● **Given task**: Quote every one of the records below word for word, leaving the pictures out of your answer.

● **Information provided**:

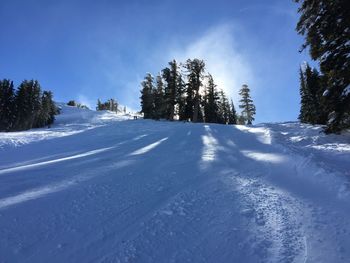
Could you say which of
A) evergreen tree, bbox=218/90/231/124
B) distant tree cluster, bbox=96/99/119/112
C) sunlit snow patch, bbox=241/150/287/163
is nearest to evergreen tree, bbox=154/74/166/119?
evergreen tree, bbox=218/90/231/124

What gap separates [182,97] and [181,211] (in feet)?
144

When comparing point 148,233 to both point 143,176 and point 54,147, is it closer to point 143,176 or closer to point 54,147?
point 143,176

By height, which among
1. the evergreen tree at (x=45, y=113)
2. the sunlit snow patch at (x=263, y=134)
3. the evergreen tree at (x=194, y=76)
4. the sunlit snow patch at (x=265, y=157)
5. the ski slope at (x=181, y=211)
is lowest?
the ski slope at (x=181, y=211)

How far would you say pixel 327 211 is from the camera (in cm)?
572

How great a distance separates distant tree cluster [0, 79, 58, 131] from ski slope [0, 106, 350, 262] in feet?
154

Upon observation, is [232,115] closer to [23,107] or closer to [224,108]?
[224,108]

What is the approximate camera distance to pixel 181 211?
6090mm

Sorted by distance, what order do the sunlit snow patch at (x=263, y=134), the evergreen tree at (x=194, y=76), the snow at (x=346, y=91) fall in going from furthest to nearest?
the evergreen tree at (x=194, y=76), the sunlit snow patch at (x=263, y=134), the snow at (x=346, y=91)

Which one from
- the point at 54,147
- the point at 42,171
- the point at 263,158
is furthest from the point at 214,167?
the point at 54,147

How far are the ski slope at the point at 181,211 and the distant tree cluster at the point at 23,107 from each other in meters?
47.1

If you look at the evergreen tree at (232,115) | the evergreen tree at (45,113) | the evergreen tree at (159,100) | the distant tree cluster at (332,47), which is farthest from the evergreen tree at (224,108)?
the distant tree cluster at (332,47)

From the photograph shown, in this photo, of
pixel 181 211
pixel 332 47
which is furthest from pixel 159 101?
pixel 181 211

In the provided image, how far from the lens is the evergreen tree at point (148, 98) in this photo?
54.5 m

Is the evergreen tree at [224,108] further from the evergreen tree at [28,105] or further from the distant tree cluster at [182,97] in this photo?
the evergreen tree at [28,105]
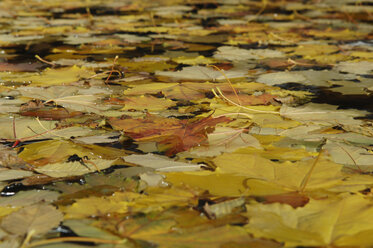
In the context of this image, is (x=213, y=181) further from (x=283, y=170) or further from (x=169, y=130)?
(x=169, y=130)

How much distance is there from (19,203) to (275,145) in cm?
48

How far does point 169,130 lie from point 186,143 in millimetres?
82

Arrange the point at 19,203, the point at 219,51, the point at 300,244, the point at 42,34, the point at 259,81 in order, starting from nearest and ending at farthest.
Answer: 1. the point at 300,244
2. the point at 19,203
3. the point at 259,81
4. the point at 219,51
5. the point at 42,34

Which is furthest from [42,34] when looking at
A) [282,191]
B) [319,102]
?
[282,191]

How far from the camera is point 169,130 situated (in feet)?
3.64

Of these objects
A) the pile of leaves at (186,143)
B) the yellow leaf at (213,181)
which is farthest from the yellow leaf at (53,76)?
the yellow leaf at (213,181)

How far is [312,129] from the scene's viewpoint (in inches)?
43.8

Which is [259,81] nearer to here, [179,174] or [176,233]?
[179,174]

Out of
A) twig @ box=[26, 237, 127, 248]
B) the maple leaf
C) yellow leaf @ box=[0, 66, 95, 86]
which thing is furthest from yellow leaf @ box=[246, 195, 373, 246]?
yellow leaf @ box=[0, 66, 95, 86]

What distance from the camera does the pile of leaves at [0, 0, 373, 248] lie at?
70 centimetres

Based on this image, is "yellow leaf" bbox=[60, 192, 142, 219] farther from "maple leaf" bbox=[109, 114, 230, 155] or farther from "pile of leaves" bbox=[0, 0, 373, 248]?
"maple leaf" bbox=[109, 114, 230, 155]

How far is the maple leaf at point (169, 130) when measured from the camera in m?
1.04

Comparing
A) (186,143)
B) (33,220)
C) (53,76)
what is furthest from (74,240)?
(53,76)

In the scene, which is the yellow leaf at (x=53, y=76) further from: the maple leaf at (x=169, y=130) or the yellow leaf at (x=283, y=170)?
the yellow leaf at (x=283, y=170)
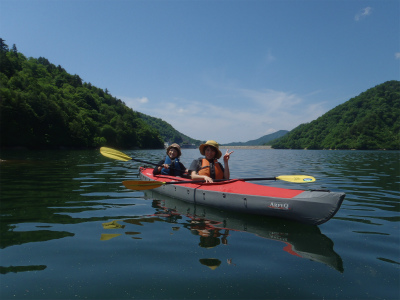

● **Result of the exercise**:
Could you say which of
A) evergreen tree, bbox=218/90/231/124
B) distant tree cluster, bbox=96/99/119/112
C) sunlit snow patch, bbox=241/150/287/163
is nearest to evergreen tree, bbox=154/74/166/119?
evergreen tree, bbox=218/90/231/124

What gap separates [182,97] and [181,211] (in feet)?
144

When comparing point 148,233 to both point 143,176 and point 54,147, is it closer to point 143,176 or closer to point 54,147?
point 143,176

By height, which among
1. the evergreen tree at (x=45, y=113)
2. the sunlit snow patch at (x=263, y=134)
3. the evergreen tree at (x=194, y=76)
4. the sunlit snow patch at (x=265, y=157)
5. the ski slope at (x=181, y=211)
is lowest?
the ski slope at (x=181, y=211)

How far would you say pixel 327 211 is from the camera (in cm)?
572

How great a distance separates distant tree cluster [0, 79, 58, 131] from ski slope [0, 106, 350, 262] in feet?
154

Upon observation, is [232,115] closer to [23,107] or closer to [224,108]?
[224,108]

What is the approximate camera distance to pixel 181 211?
6090mm

Sorted by distance, what order do the sunlit snow patch at (x=263, y=134), the evergreen tree at (x=194, y=76), the snow at (x=346, y=91) fall in going from furthest to nearest?
the evergreen tree at (x=194, y=76), the sunlit snow patch at (x=263, y=134), the snow at (x=346, y=91)

Which one from
- the point at 54,147
- the point at 42,171
- the point at 263,158
is furthest from the point at 214,167?
the point at 54,147

How far are the ski slope at the point at 181,211 and the distant tree cluster at the point at 23,107 from each other in meters?
47.1

If you look at the evergreen tree at (232,115) | the evergreen tree at (45,113) | the evergreen tree at (159,100) | the distant tree cluster at (332,47), which is farthest from the evergreen tree at (224,108)?
the distant tree cluster at (332,47)

From the photograph shown, in this photo, of
pixel 181 211
pixel 332 47
which is furthest from pixel 159 101?
pixel 181 211

In the provided image, how far from the lens is the evergreen tree at point (148, 98) in this photo?
54.5 m

Is the evergreen tree at [224,108] further from the evergreen tree at [28,105] or further from the distant tree cluster at [182,97] in this photo?
the evergreen tree at [28,105]
In the context of this image, is (x=213, y=181) further from (x=283, y=170) or further from (x=169, y=130)?
(x=169, y=130)

How much distance is there from (19,203) to (275,145) in cm?
48

How far does point 169,130 lie from point 186,143 in millimetres?
82

Arrange the point at 19,203, the point at 219,51, the point at 300,244, the point at 42,34, the point at 259,81 in order, starting from nearest and ending at farthest.
Answer: 1. the point at 300,244
2. the point at 19,203
3. the point at 259,81
4. the point at 219,51
5. the point at 42,34

Which is furthest from [42,34] when looking at
A) [282,191]
B) [319,102]
?
[282,191]

How far from the camera is point 169,130 situated (in feet)?
3.64

Of these objects
A) the pile of leaves at (186,143)
B) the yellow leaf at (213,181)
which is farthest from the yellow leaf at (53,76)?
the yellow leaf at (213,181)

How far is [312,129] from the scene's viewpoint (in inches)?
43.8

Which is [259,81] nearer to here, [179,174] or [176,233]?
[179,174]

Out of
A) twig @ box=[26, 237, 127, 248]
B) the maple leaf
C) yellow leaf @ box=[0, 66, 95, 86]
which thing is furthest from yellow leaf @ box=[246, 195, 373, 246]?
yellow leaf @ box=[0, 66, 95, 86]

What distance from the camera does the pile of leaves at [0, 0, 373, 248] lie at?
70 centimetres

Based on this image, is "yellow leaf" bbox=[60, 192, 142, 219] farther from "maple leaf" bbox=[109, 114, 230, 155] or farther from "pile of leaves" bbox=[0, 0, 373, 248]?
"maple leaf" bbox=[109, 114, 230, 155]

How far is the maple leaf at point (169, 130) when measured from the camera in m?
1.04

Comparing
A) (186,143)
B) (33,220)
C) (53,76)
what is furthest from (74,240)?
(53,76)

In the scene, which is the yellow leaf at (x=53, y=76) further from: the maple leaf at (x=169, y=130) or the yellow leaf at (x=283, y=170)?
the yellow leaf at (x=283, y=170)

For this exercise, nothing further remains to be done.